Moore has been sending notes to customers apologizing for the extensive delays and back orders, some of which may not be filled until the end of the year, he said. In order to help customers avoid long waits — especially those who have experienced an appliance failure and need an immediate replacement — Moore tells them right off which models the store can quickly locate.
At Mitchell Appliance Co. in Douglasville, which primarily deals with GE branded products, co-owner Vickie Mitchell said the worst was in May when it seemed every product they requested was on back order. They had to rely on previously ordered items to meet the increased demand. “We would place a large order and only get three pieces," she said. “I am pretty much taking whatever I can get.”
201105-Douglasville-Vickie Mitchell, co-owner of Mitchell Appliance Company in Douglasville, looks for a customer’s order in store’s warehouse Thursday afternoon, Nov 5, 2020. Normally the dishwashers would be stacked three high, but Mitchell said she is having a hard time getting appliances because the pandemic has slowed manufacturing. Ben Gray for the Atlanta Journal-Constitution
Credit: Ben Gray
Credit: Ben Gray
In October, Consumer Reports found that among major appliance retailers such as Best Buy, Home Depot and Sears, almost a third of 24-inch dishwashers were out of stock, compared to about a fifth at the beginning of the year, according to Gap Intelligence, a market-research company. Thirty-seven percent of refrigerators of all types were unavailable on retailers' websites last month, which was about double the 19% seen in January.

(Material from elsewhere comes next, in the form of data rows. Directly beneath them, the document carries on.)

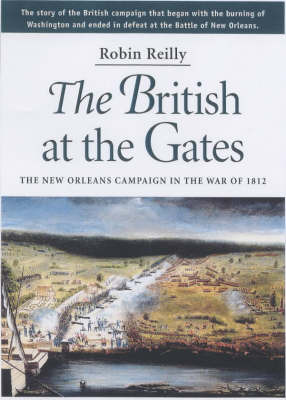 The British at the Gates by Robin Reilly image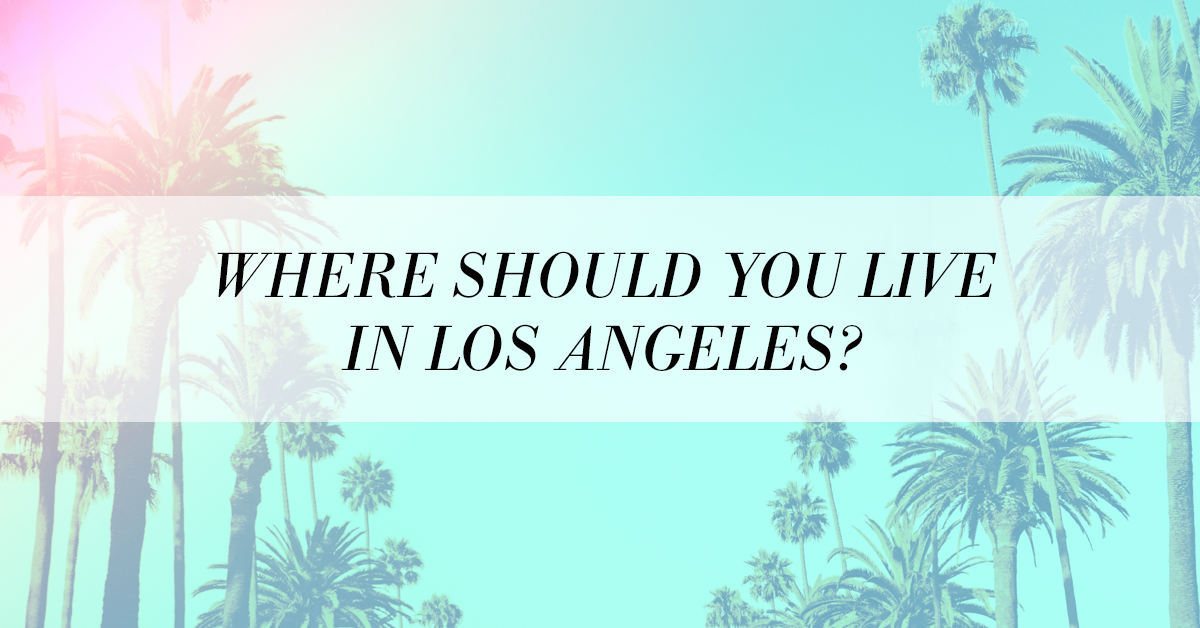 Where Should I Live In Los Angeles La Bound The Ultimate Guide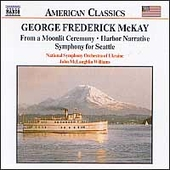 American Classics - McKay: From a Moonlit Ceremony, etc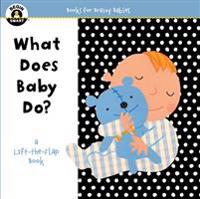 Begin Smart  What Does Baby Do?
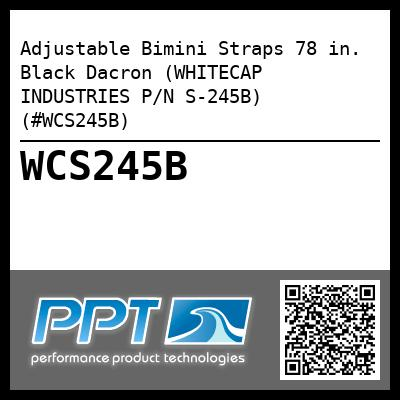 Adjustable Bimini Straps 78 in. Black Dacron (WHITECAP INDUSTRIES P/N S-245B) (#WCS245B)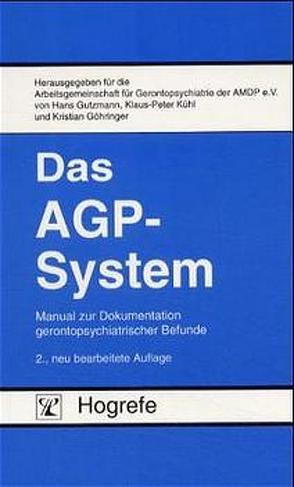 Das AGP-System von Göhringer,  Kristian, Gutzmann,  Hans, Kühl,  Klaus P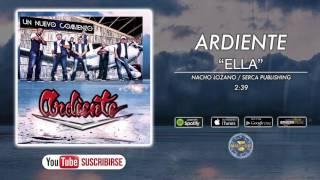 Ardiente - Ella ( Audio Oficial )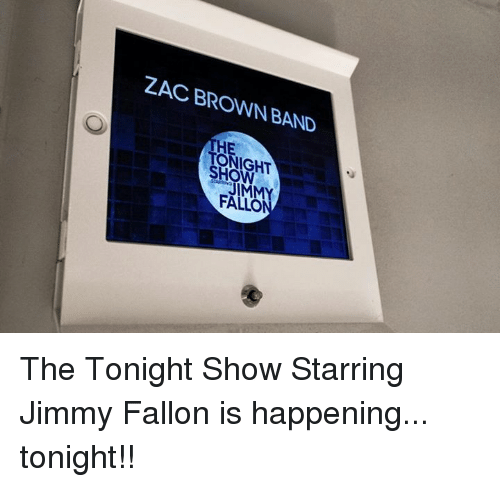 The Tonight Show Starring Jimmy Fallon: ZAC BROWN BAND  TONIGHT  JIMMY  FALLO The Tonight Show Starring Jimmy Fallon is happening... tonight!!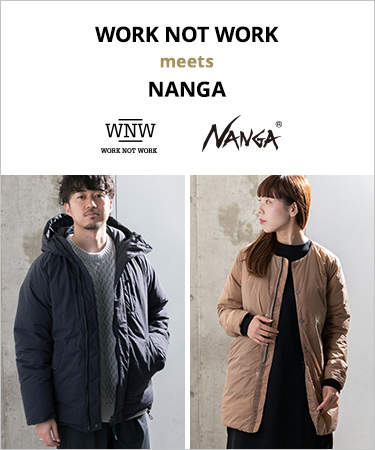 WORK NOT WORK meets NANGA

Miller said she considered other options after learning about the long delays at Home Depot, including searching other retailer websites or purchasing a washer and dryer in-store and picking it up instead of having it delivered, but every option had a drawback — other stores had similar wait times and buying in-store meant accepting mismatched models or a smaller selection of brands.

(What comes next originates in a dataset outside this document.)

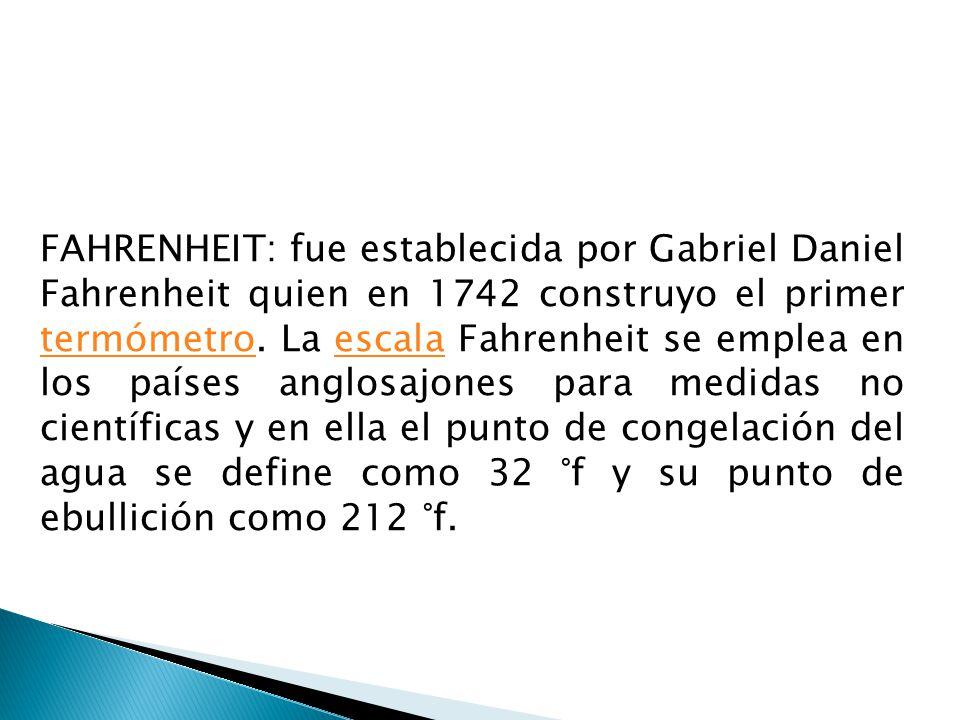 FAHRENHEIT: fue establecida por Gabriel Daniel Fahrenheit quien en 1742 construyo el primer termómetro.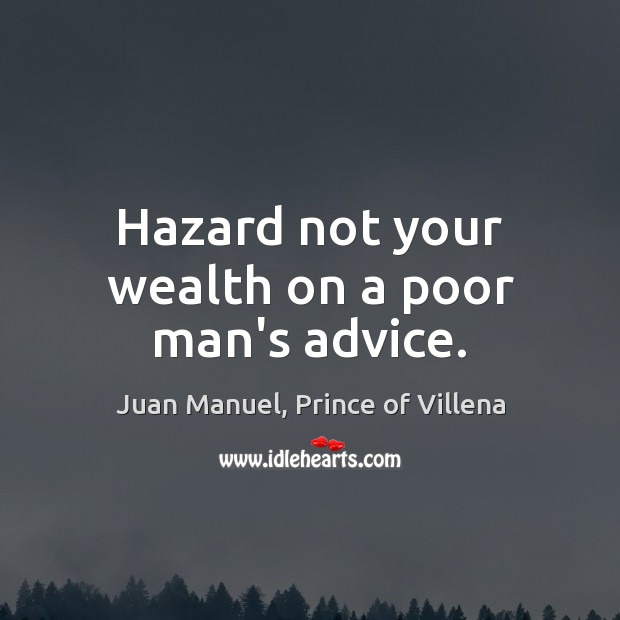 Hazard not your wealth on a poor man's advice. Juan Manuel, Prince of Villena Picture Quote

In the end, she washed every item of clothing for her family of four before moving. Her backup plan to use the neighborhood coin laundry during off-peak hours never had to be implemented. They received their new appliances in late October, she said.

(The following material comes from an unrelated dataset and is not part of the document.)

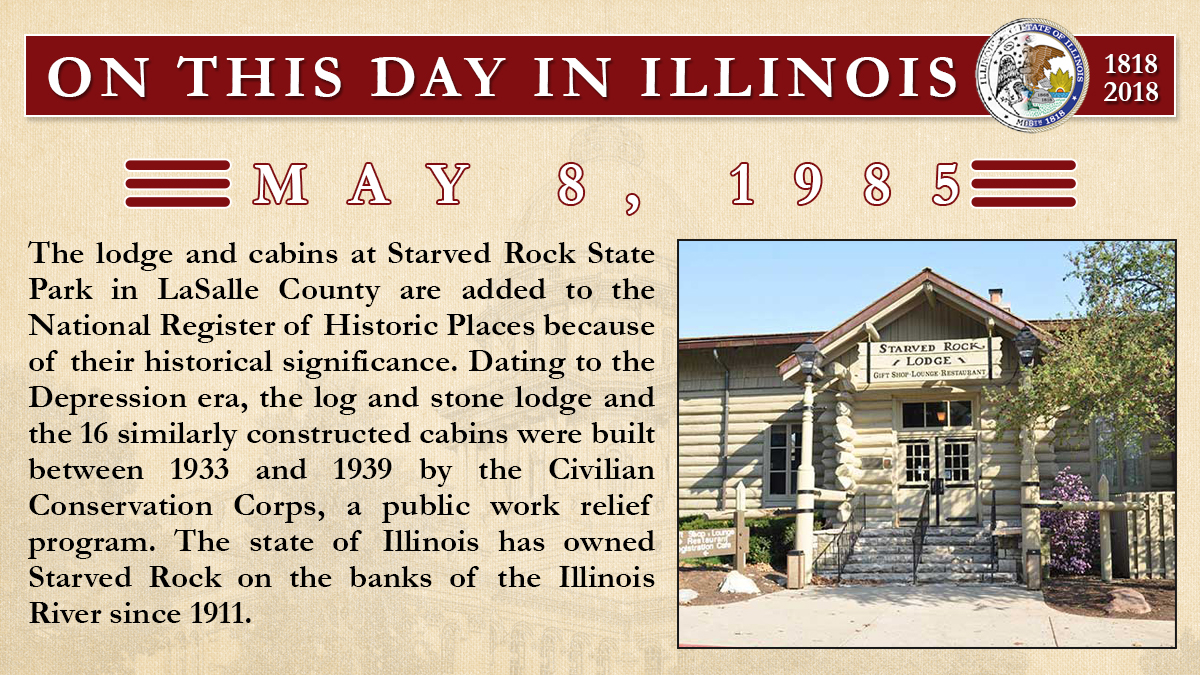 May 8, 1985: The lodge and cabins at Starved Rock State Park in LaSalle County are added to the National Register of Historic Places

With back orders still high and no relief in sight possibly until mid-2021, some retailers are shifting their expectations and their businesses. Raymond Garcia, co-owner of V&G Appliance Depot in Norcross, has been in business for 10 years.
Their 14,000-square-foot warehouse was once filled with 10 truckloads of appliances right next to their 11,000-square-foot retail store, Garcia said. When the pandemic hit, they were reluctant to accept any new merchandise, but after the government issued supplemental unemployment benefits, customers flocked to the store. “In 2.5 to 3 months, they wiped out everything. When we went back to get more (appliances), they said, ‘Sorry, production has stopped,’" Garcia said.
He was lucky to get 30% of his new orders but suppliers are backed up until January, he said. If shipments don’t pick up by the end of this month, Garcia said they will plan to diversify the merchandise in the store.
“If we don’t see anything shipping, we are going to split the store and keep appliances on one side and fill the other with furniture to be able to pay rent and bills and survive until things take another turn,” Garcia said.